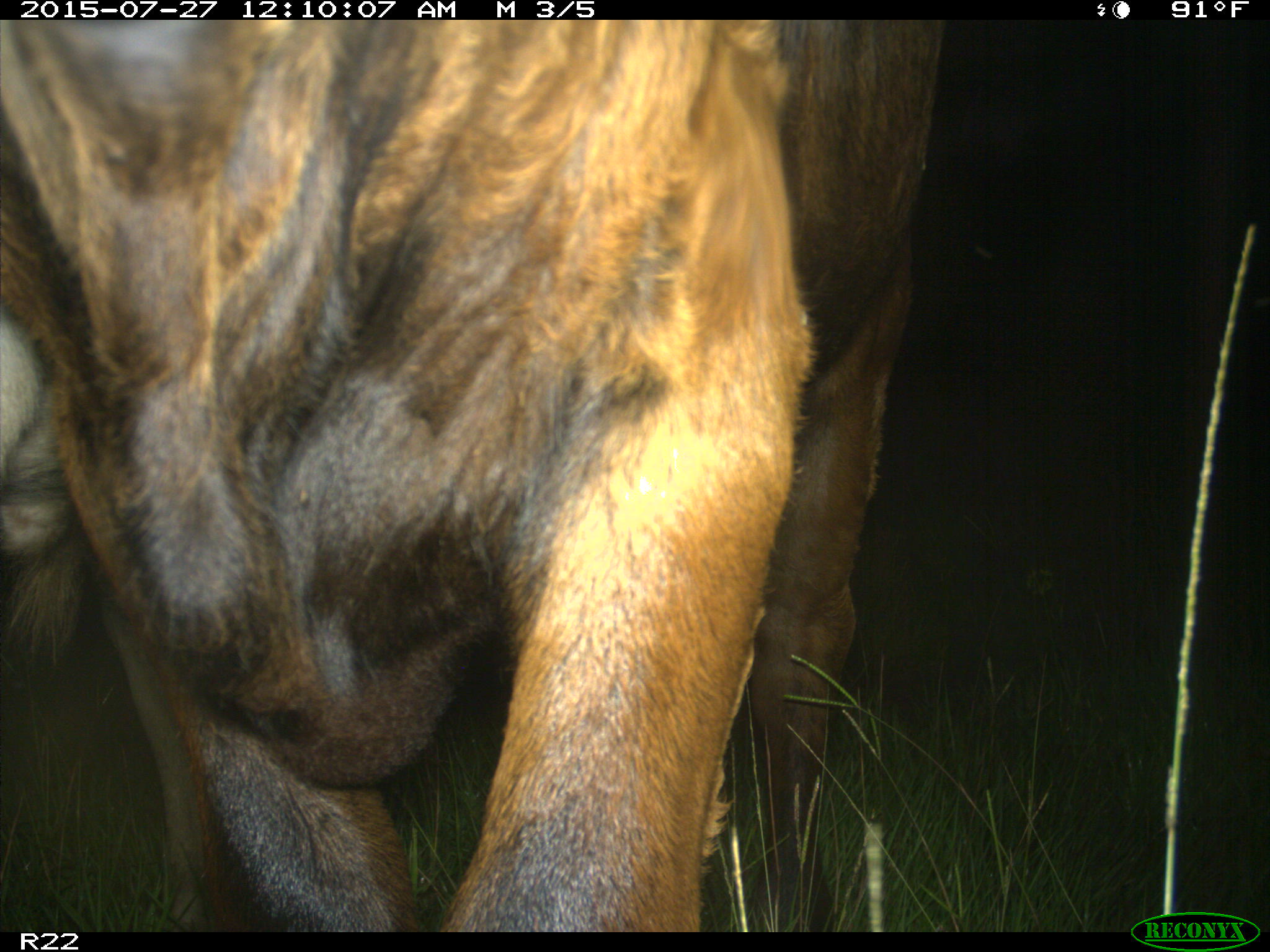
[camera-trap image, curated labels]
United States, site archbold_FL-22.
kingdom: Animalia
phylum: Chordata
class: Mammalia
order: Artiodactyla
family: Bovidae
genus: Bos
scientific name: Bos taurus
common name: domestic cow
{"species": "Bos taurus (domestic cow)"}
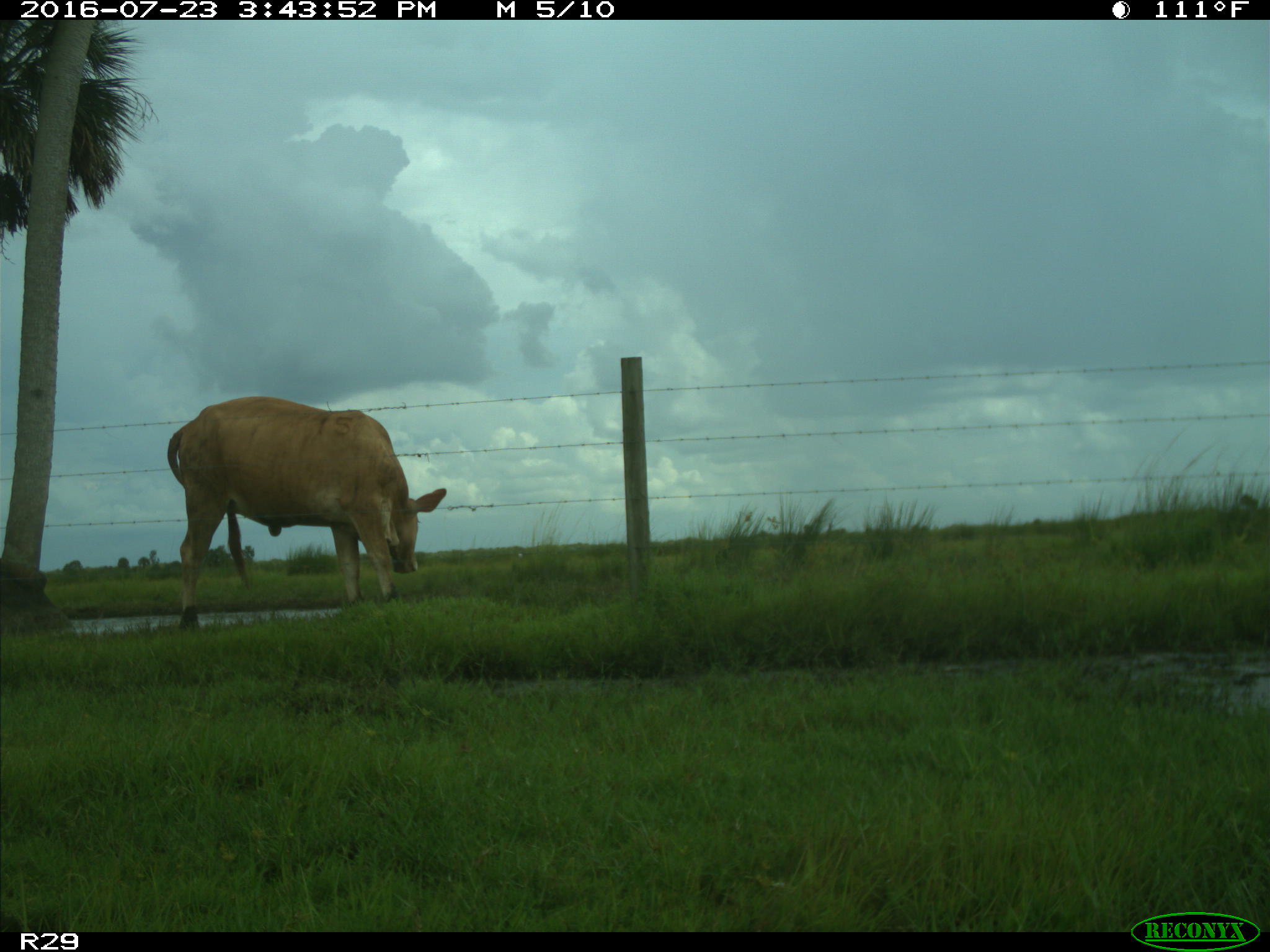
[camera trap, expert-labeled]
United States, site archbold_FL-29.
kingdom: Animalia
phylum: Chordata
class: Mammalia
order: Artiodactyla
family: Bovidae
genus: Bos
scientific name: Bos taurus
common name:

WHAT YOU SHOULD DO: Go through the lines above and count those with the string "United". Reply with the count and nothing more.

TASK OUTPUT: 2